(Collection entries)
BEGIN

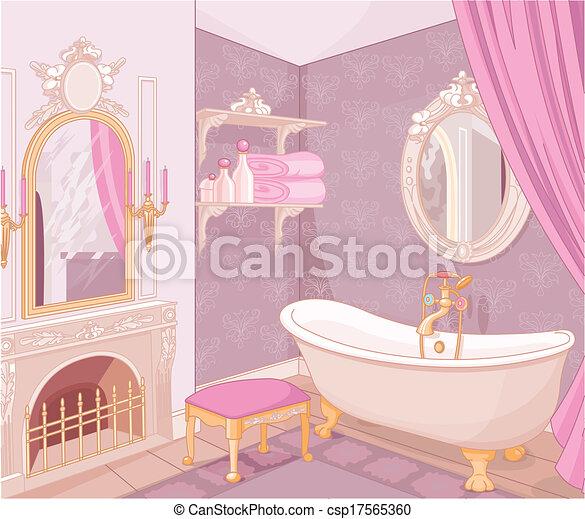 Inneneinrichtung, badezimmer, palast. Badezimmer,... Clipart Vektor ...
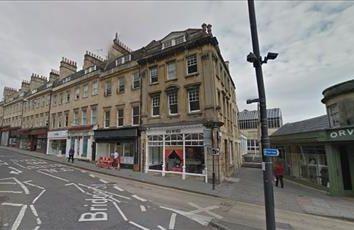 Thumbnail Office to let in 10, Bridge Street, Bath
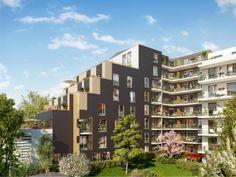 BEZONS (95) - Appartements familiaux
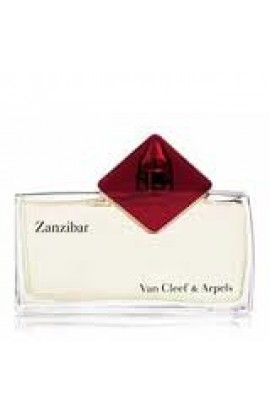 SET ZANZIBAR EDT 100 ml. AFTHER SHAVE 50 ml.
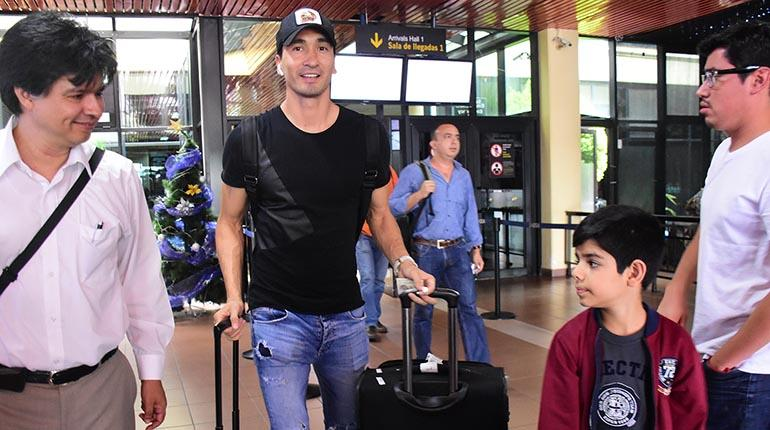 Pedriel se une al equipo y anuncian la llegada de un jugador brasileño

END

• _Your assignment_:
Reproduce every entry exactly; images stay out.

• _Result below_:
 Inneneinrichtung, badezimmer, palast. Badezimmer,... Clipart Vektor ...
 Thumbnail Office to let in 10, Bridge Street, Bath
 BEZONS (95) - Appartements familiaux
 SET ZANZIBAR EDT 100 ml. AFTHER SHAVE 50 ml.
 Pedriel se une al equipo y anuncian la llegada de un jugador brasileño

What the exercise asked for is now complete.